Reported: 2005-10-28 16:12 UTC by James E.J. Bottomley
Modified: 2008-04-21 02:03 UTC (History)
2 users (show)



Attachment Type Modified Status Actions Submitter/CLA Status

Note You need to log in before you can comment on or make changes to this bug.
Description James E.J. Bottomley 2005-10-28 16:12:29 UTC
This problem is seen with the debian version: 3.1.0a-1

I run spamassassin on a very slow machine (HP B180) which means that operations
take much longer than on a modern ix86 system.  The symptoms I see are that
eventually spamd fails to fork.  when I do a ps, there are 5 (from the
--max-children 5 argument) spamd processess, all owned by my users, all idle but
none returning to the spamd fork pool.  For each of them there's a message in
the log saying

spamd[26351]: bayes: expire_old_tokens: child processing timeout at
/usr/sbin/spamd line1088. 

(however, there are more of these lines than the five children).  What it looks
like is that there's some error leg after timeout where the child fails to
return to the prefork pool.

On an unmodified spamd installation, this causes spamd to become unusable after
about a day of processing emails.

I've worked around this problem on my system by adding the option 
--timeout-child 3600 and now spamd has been running properly for the last week.
Comment 1 Dallas Engelken 2005-10-28 17:08:39 UTC
see bug 3828 for my comments regarding child timeouts and bayes expiry.

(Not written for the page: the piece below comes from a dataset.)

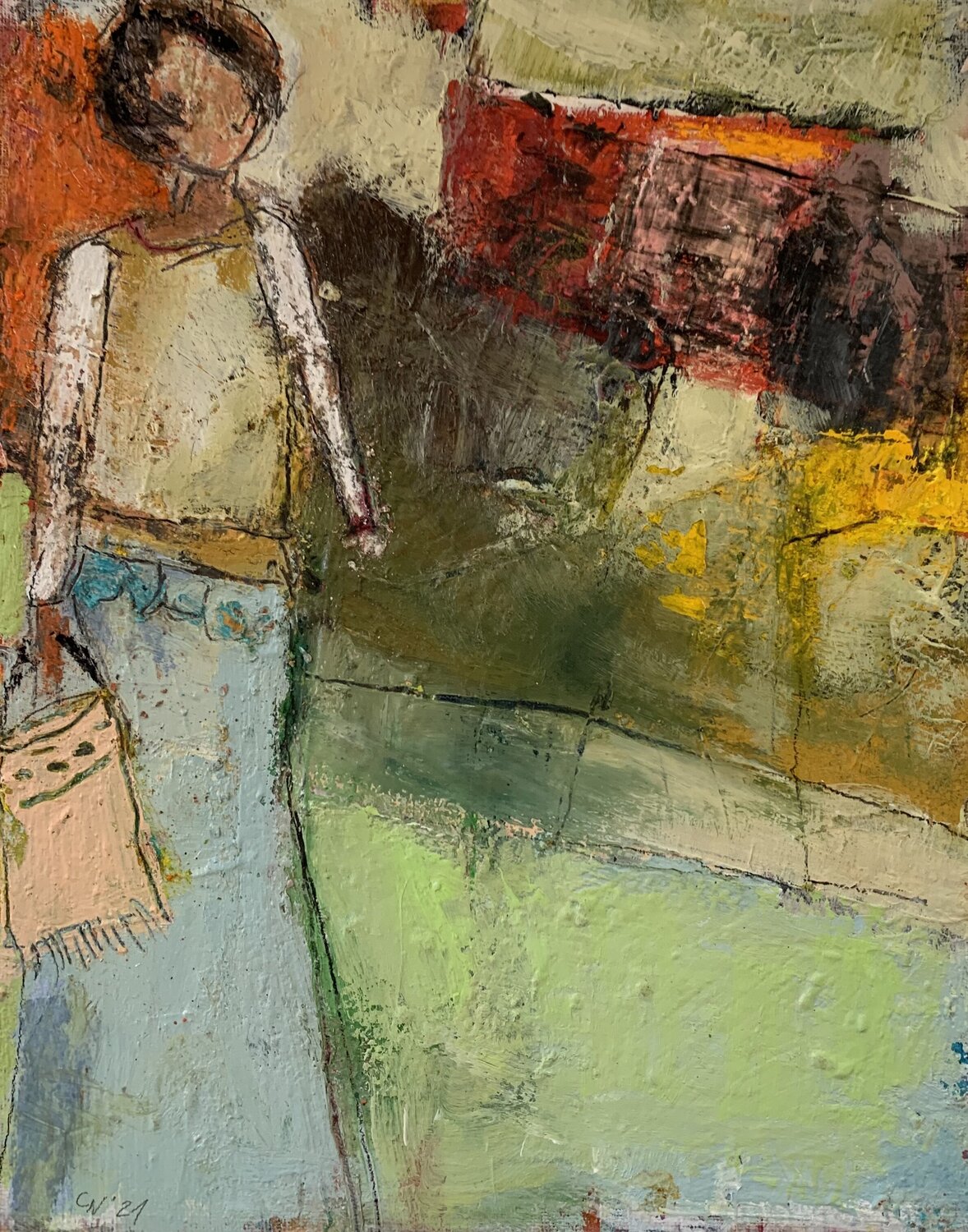 Stadtbummel Caroline Nowecki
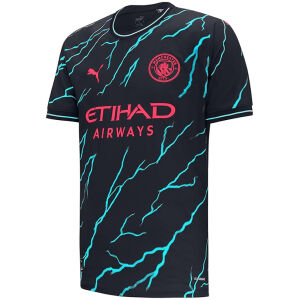 Mens Manchester City Third Authentic Jersey 2023/24 – Match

http://issues.apache.org/SpamAssassin/show_bug.cgi?id=3828#c38

and theo's response on c39

http://issues.apache.org/SpamAssassin/show_bug.cgi?id=3828#c39

i guess the secondary helper call never made it into 3.1..

d
Comment 2 Dallas Engelken 2005-10-28 17:12:38 UTC
also, to avoid relying on auto-expiry by spamd, you can disable auto-expiry, 
and run sa-learn --force-expire (as the user you run spamd as) via cron on a 
semi regular basis.  this will mitigate the issue until a better solution is in 
place for auto-expiry via spamd.
Comment 3 Dallas Engelken 2005-10-28 17:22:19 UTC
okay.. i hate to keep writing follow-ups, but i keep thinking of things. ;)

have you converted to sql-driven bayes??  my token expiration runs usually take 
less than 10 seconds now that i have bayes in sql.  this may be a more elegant 
solution to the problem. 

# time sa-learn --force-expire

real    0m3.894s
user    0m1.220s
sys     0m0.060s


Comment 4 James E.J. Bottomley 2005-10-28 17:47:36 UTC
Actually, I'm perfectly happy currently with the solution I'm employing.  The
reason for reporting isn't the time it takes (I have CPU time in abundance on
the network gateway) it's the bug that the child processes don't return to the
prefork pool causing spamd to hang eventually.  That one needs looking at before
it trips someone else up.
Comment 5 Justin Mason 2006-12-11 04:06:24 UTC
if you can ever capture -D debug logs, or strace logs, for this situation, that
would be very helpful.
Comment 6 Justin Mason 2006-12-12 12:40:18 UTC
moving RFEs and low-priority stuff to 3.3.0 target
Comment 7 Justin Mason 2008-04-21 02:03:36 UTC
this is a very old bug, and hasn't been touched in several years; it's probably not an issue with current versions.  If this is not the case, feel free to reopen.